## WHAT YOU NEED TO DO
Continue the article on high-protein diets and Alzheimer's risk, starting after its final sentence, "One large egg yields approximately 6 grams of protein."

## EXCERPT TO READ
▼

For those who workout, you know that protein is essential for muscle building and recovery. However, its benefits do not end there. According to researchers from Edith Cowan University, high-protein diets may actually reduce your risk of Alzheimer’s disease.
Study Finds High-Protein Diets May Protect the Brain
After studying more than 500 older adults, it was determined that those who ate the most protein, showcased the lowest levels of amyloid beta — a precursor to Alzheimer’s. In fact, those who consumer approximately 120 grams daily were 12 times more likely to have higher levels of amyloid beta in the brain compared to those who consumed around 54 grams daily.
While focusing on those who ate the most protein, they consumed around 120 grams daily. According to the National Health and Medical Research Council, this value is well above the recommended daily intake. To put this number into context, here are some examples of commonly consumed protein sources:
Per 100 grams of chicken breast, you consume approximately 31 grams of protein.
When eating 100 grams of salmon, you consume around 20 grams of protein.
If you eat 100 grams of almond, you consume 21 grams of protein.
One large egg yields approximately 6 grams of protein.

▲

## DATA EXCERPTS
▼

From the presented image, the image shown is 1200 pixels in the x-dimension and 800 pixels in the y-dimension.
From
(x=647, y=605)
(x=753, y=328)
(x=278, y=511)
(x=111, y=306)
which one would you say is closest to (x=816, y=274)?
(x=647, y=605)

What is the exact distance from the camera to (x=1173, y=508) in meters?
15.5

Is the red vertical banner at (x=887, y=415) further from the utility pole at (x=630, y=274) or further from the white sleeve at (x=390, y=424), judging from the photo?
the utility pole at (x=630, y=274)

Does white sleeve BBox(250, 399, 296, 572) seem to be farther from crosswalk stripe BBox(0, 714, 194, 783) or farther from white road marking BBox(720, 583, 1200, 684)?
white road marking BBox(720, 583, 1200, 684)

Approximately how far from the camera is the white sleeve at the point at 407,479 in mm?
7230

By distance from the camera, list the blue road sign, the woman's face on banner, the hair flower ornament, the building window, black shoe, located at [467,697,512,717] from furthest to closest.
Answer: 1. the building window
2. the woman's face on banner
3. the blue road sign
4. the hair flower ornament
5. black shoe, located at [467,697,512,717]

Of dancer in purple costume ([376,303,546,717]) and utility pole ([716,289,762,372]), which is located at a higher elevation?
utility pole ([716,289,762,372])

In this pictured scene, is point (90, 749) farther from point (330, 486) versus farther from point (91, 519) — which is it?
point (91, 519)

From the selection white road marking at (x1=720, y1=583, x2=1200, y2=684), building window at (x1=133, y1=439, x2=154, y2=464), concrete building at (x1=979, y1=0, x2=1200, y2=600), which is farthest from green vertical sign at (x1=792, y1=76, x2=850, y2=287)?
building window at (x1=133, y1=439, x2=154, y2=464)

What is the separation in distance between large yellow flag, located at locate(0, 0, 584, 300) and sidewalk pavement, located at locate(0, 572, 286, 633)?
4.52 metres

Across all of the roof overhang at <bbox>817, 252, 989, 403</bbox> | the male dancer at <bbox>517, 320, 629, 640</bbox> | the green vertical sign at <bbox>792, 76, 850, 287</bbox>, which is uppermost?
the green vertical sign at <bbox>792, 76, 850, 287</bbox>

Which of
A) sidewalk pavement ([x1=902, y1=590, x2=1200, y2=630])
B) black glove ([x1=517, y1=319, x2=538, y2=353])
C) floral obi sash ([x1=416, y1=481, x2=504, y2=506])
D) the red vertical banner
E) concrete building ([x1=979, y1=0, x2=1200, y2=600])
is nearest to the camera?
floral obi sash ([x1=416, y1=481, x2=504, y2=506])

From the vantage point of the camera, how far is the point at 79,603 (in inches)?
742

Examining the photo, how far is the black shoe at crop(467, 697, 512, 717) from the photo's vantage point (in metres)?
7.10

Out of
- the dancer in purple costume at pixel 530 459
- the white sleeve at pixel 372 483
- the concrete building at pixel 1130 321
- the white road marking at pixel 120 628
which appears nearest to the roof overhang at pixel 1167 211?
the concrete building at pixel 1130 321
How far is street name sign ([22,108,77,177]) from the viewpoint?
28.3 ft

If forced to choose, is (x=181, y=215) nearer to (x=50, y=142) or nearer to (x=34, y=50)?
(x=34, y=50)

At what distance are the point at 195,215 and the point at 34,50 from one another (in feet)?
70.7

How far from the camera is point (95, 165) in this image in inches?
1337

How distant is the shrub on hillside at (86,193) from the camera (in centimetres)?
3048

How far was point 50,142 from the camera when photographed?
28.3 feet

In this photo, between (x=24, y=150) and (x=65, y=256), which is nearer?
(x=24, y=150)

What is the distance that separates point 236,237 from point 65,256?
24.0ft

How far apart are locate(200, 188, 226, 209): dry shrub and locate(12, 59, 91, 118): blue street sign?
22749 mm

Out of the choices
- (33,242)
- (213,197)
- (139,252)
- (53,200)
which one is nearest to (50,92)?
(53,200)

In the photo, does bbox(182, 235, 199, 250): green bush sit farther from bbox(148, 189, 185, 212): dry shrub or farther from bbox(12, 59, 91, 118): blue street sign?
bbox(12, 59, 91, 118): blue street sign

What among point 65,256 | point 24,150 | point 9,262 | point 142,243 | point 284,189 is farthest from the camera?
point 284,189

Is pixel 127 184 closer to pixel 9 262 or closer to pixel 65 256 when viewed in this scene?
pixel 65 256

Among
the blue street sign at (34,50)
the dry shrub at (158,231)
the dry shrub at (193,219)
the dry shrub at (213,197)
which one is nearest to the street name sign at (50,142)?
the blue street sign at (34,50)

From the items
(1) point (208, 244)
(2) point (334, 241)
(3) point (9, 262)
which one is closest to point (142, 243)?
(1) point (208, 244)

▲
▼

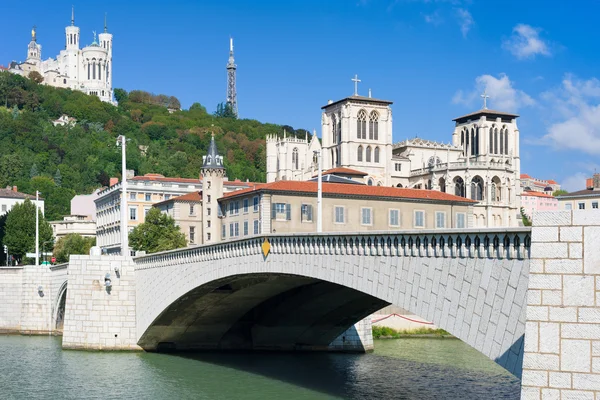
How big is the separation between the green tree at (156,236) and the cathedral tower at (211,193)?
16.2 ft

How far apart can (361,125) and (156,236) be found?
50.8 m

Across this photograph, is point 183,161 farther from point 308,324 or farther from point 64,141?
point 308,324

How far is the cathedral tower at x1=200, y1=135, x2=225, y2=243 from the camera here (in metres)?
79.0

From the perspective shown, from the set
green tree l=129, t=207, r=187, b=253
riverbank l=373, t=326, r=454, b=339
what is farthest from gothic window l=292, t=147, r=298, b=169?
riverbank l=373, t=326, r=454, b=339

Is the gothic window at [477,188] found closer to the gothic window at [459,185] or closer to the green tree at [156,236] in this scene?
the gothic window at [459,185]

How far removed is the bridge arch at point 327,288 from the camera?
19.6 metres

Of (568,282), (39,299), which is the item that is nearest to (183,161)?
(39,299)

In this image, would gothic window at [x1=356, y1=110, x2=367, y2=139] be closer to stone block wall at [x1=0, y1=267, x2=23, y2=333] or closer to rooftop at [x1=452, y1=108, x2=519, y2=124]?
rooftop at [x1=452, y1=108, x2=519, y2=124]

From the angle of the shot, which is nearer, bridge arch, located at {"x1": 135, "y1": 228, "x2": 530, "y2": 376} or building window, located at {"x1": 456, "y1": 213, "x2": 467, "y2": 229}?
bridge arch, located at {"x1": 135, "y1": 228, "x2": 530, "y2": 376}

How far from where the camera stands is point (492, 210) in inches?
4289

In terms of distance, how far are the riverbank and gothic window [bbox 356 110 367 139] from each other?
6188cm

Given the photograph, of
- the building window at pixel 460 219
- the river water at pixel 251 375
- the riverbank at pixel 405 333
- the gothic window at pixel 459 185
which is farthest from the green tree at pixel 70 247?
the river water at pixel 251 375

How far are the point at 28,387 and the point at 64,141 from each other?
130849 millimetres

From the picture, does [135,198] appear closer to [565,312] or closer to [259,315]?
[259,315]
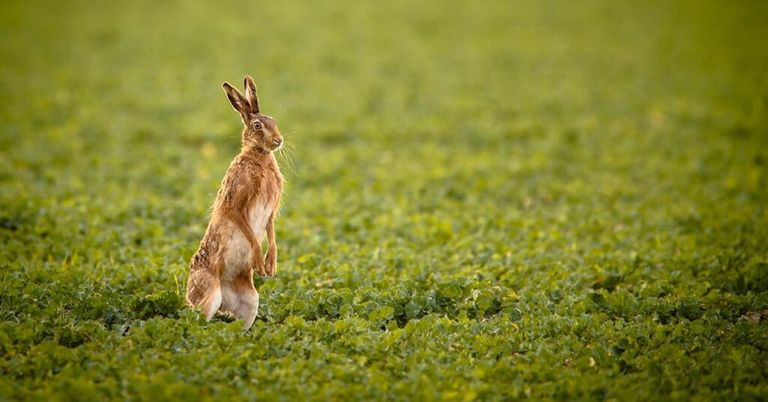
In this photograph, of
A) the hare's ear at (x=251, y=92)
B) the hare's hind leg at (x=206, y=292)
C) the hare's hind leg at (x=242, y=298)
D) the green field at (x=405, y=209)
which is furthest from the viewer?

▲
▼

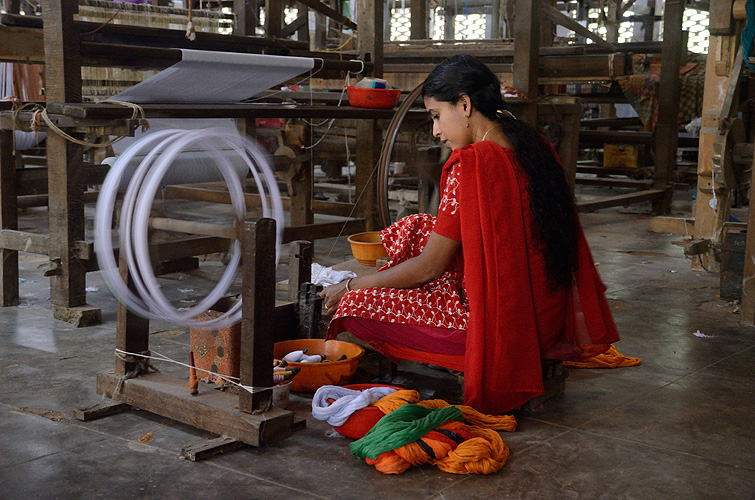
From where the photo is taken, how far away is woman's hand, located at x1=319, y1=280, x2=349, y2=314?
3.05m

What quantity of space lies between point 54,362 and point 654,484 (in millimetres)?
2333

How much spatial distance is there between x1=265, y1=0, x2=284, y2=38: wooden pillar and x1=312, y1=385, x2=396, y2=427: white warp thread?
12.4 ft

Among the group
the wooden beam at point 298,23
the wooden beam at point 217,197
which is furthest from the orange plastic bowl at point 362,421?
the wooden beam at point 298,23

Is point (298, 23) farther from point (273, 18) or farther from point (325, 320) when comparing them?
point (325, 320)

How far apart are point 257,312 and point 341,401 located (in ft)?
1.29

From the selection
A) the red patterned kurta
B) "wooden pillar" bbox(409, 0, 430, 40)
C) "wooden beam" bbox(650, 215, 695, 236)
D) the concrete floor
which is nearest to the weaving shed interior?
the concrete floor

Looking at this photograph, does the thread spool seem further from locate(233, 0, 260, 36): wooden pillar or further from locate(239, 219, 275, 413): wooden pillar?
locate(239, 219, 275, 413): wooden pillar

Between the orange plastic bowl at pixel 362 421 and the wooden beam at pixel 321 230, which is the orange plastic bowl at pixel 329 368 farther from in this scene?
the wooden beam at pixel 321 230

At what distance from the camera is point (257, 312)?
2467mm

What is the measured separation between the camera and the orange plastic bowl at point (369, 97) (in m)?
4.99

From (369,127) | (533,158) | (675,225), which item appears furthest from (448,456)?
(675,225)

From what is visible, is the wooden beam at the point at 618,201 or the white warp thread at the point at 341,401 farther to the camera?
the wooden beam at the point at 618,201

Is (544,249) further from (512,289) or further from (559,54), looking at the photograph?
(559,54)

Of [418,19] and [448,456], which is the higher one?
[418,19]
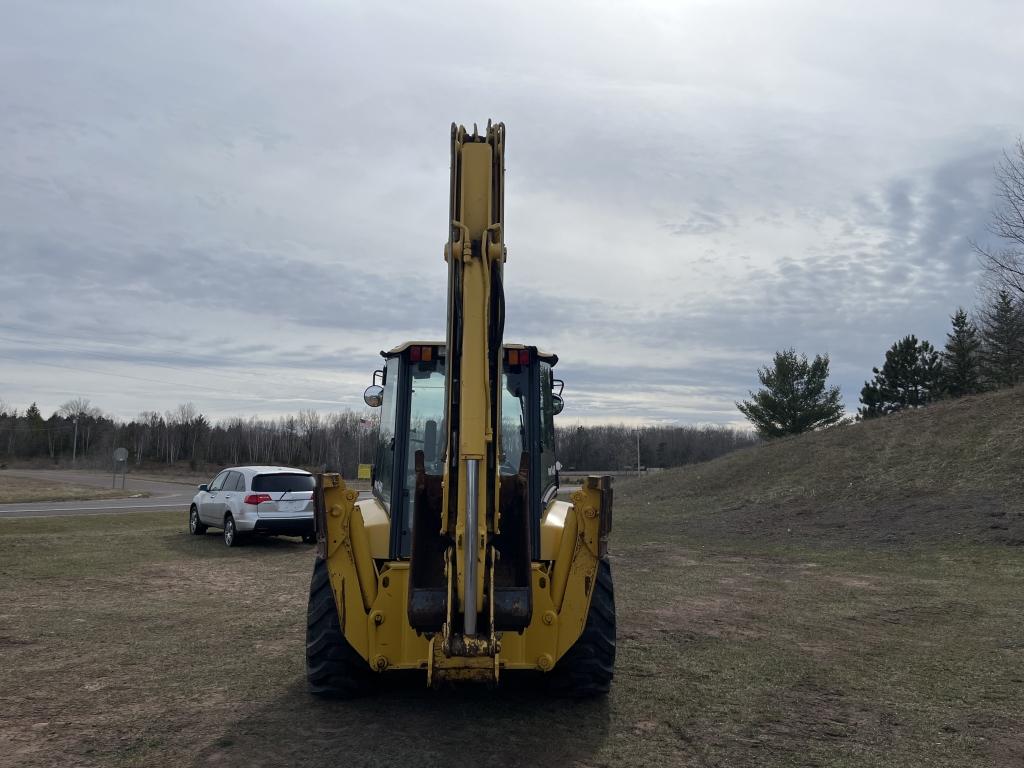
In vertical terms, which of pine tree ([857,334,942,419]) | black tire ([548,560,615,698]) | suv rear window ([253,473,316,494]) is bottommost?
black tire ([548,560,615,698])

▲

## RESPONSE BOX
Although 120 grams may seem like a lot, and to many it is, this intake isn’t hard to achieve. If you focused on healthy, protein-dense foods at every meal, your consumption would quickly add up.
It is important to note that it is not clear why protein may influence amyloid beta levels. Some theories include the connection between a high-protein diet and lower blood pressure, reducing your risk of cardiovascular disease. As we know, anything that is good for your heart is typically good for your brain.
Another theory is that high-protein diets are great for weight control. This is based on protein’s ability to make you feel full, preventing you from overeating unhealthy fats and carbohydrates.
The Role of Protein for Optimal Neural Health
Next to water, protein makes up the most weight within the human body. It is a nutrient and an essential building block for muscles, bones, hormones, and the brain.
The research has shown that as people age, their body’s become less efficient at absorbing nutrients — including protein. This means, that in some cases, individuals need to increase their intake of protein in order to meet their daily requirements.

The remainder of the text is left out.